2 qts fresh or frozen organic strawberries, sliced
1 6 oz. bag frozen (or fresh) organic blackberries
2 cups frozen or fresh organic blueberries
1 cup frozen or fresh organic raspberries
**I say to use organic berries here because of the large amount of pesticides used on conventionally-grown berries. Check out the EWG's website for more information.
1 cup sugar
1 Tbs vanilla extract
Juice of 1/2 lemon
1/2 tsp sea salt
1 1/4 cup whole wheat pastry flour
Crust:
2 cups whole wheat pastry flour
2 Tbs sugar
1/4 tsp sea salt
1 Tbs baking powder
1/4 cup cold vegan margarine
1/4 cup cold non-hydrogenated vegetable shortening
1/2 cup soy milk (or 1-2 Tbs more as needed)
Preheat oven to 350 F.
In a large pot, combine the berries, sugar, vanilla, lemon juice, and sea salt. Bring to a boil, then reduce to a simmer and allow to cook for 15-20 minutes, until reduced about halfway. Stir in the flour and set aside.

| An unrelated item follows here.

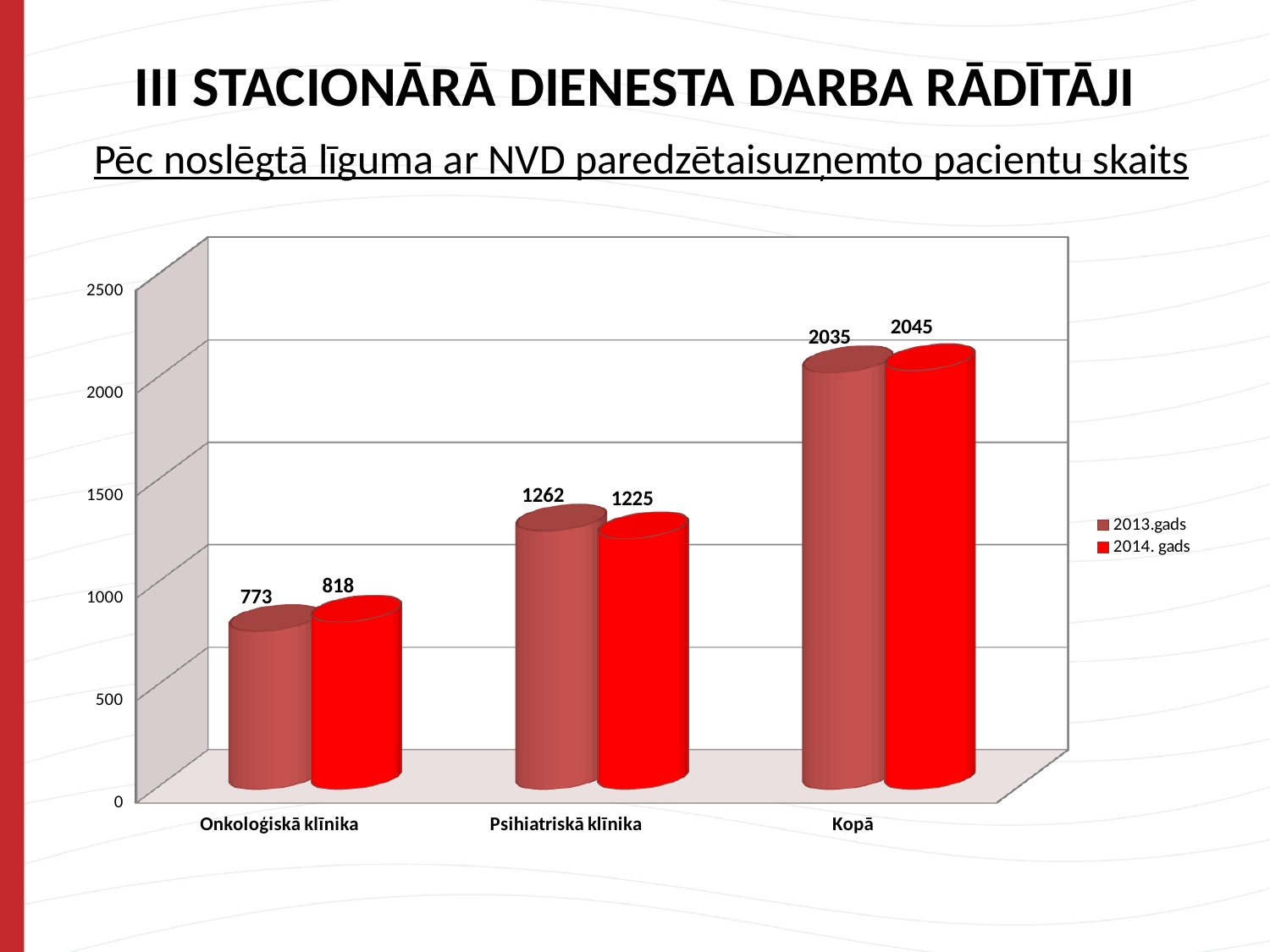
Which category has the highest value in the 2014. gads series? Kopā What is the value for Kopā in 2013.gads? 2035 Which category has the lowest value in the 2013.gads series? Onkoloģiskā klīnika How many series does the legend list? 2 What is the value for Onkoloģiskā klīnika in 2013.gads? 773 Is the value for Kopā in 2014. gads greater or less than 2000? greater What kind of chart is shown on the slide? bar chart How many categories are shown on the x axis? 3 What is the difference between the 2014. gads and 2013.gads values for Onkoloģiskā klīnika? 45 Which is larger for Psihiatriskā klīnika: the 2013.gads value or the 2014. gads value? 2013.gads What is the value for Psihiatriskā klīnika in 2014. gads? 1225 What is the difference between the 2013.gads and 2014. gads values for Psihiatriskā klīnika? 37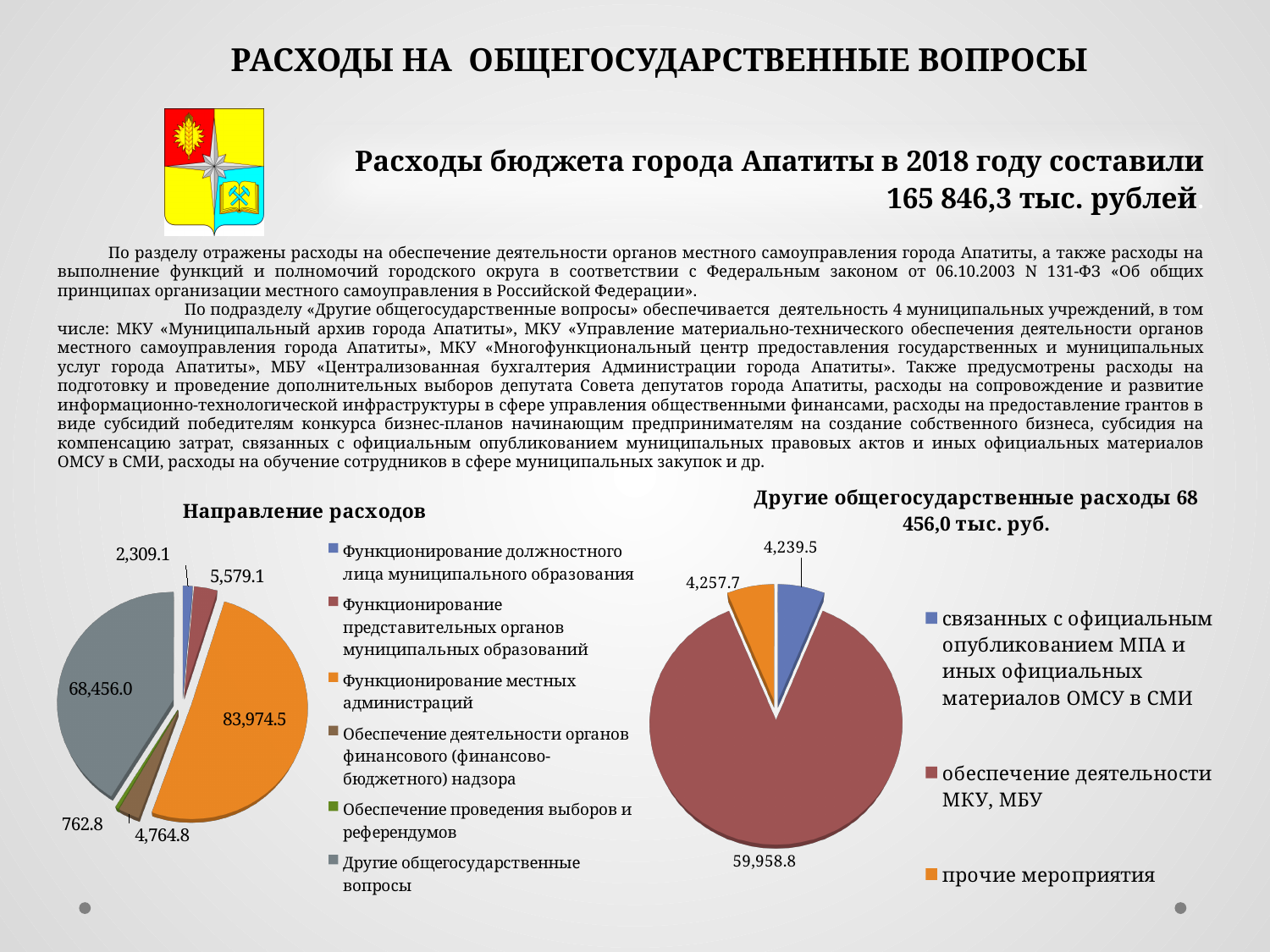
In the "Направление расходов" chart, which category has the smallest value? Обеспечение проведения выборов и референдумов In the "Направление расходов" chart, which category has the largest value? Функционирование местных администраций In the "Направление расходов" chart, which is larger: "Функционирование представительных органов муниципальных образований" or "Функционирование должностного лица муниципального образования"? Функционирование представительных органов муниципальных образований In the "Направление расходов" chart, what is the value for "Обеспечение проведения выборов и референдумов"? 762.8 How many categories does the "Направление расходов" chart show? 6 In the "Другие общегосударственные расходы" chart, what is the value for "прочие мероприятия"? 4,257.7 In the "Другие общегосударственные расходы" chart, which category has the largest value? обеспечение деятельности МКУ, МБУ In the "Направление расходов" chart, what is the difference between the values for "Функционирование местных администраций" and "Другие общегосударственные вопросы"? 15,518.5 In the "Другие общегосударственные расходы" chart, what is the value for "обеспечение деятельности МКУ, МБУ"? 59,958.8 In the "Направление расходов" chart, what is the value for "Функционирование местных администраций"? 83,974.5 How many entries does the legend of the "Другие общегосударственные расходы" chart list? 3 What type of chart is the "Направление расходов" chart? pie chart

In a large bowl, combine the flour, sugar, salt, and baking powder. Cut in the cold margarine and shortening with a pastry cutter or strong fork, until the dough becomes crumbly. Drizzle in the soy milk, adding more or less as needed to form a soft, but solid, dough.
Pour the berry mixture into a 9x13 glass baking dish. Take pieces of dough and flatten; spread out in patches over the berry mixture, covering most of the berries, but also leaving some showing in between crust pieces. Sprinkle with 1 Tbs sugar over the top and place in oven. Bake for 45 minutes. Remove from oven and allow to cool and set for 10-15 minutes before serving.

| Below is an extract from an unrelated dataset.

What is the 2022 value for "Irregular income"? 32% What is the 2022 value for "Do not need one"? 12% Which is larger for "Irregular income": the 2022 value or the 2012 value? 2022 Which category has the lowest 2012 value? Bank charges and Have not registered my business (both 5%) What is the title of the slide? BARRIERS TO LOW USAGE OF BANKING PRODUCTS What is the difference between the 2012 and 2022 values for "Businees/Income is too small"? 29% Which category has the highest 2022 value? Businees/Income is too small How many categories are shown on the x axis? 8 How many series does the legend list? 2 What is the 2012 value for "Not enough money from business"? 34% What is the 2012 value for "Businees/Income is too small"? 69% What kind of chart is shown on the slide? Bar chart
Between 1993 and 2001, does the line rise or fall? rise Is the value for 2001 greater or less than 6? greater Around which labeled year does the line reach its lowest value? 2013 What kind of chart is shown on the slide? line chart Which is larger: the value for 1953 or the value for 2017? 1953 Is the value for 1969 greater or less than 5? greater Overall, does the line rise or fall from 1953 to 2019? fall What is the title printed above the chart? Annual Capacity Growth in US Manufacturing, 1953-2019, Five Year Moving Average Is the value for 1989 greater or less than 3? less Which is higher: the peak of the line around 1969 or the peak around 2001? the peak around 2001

Serve warm with Creamy Vanilla Ice Cream.
Creamy Vanilla Ice Cream (makes 1 qt)
1 box silken tofu-- not lite
1 can full fat coconut milk
1 cup soy milk or almond milk
1 1/2 Tbs vanilla extract
2 Tbs canola oil
Pinch of sea salt
3/4 cup sugar
Optional: scraping from 1/2 a vanilla bean
In a blender or food processor, combine all ingredients. Puree until completely smooth and chill for an hour in the refrigerator. Pour into ice cream maker and make/freeze according to manufacturer's directions.
Allow to chill in freezer at least 1-2 hours before serving.
You now have everything you need for the perfect springtime dessert!!!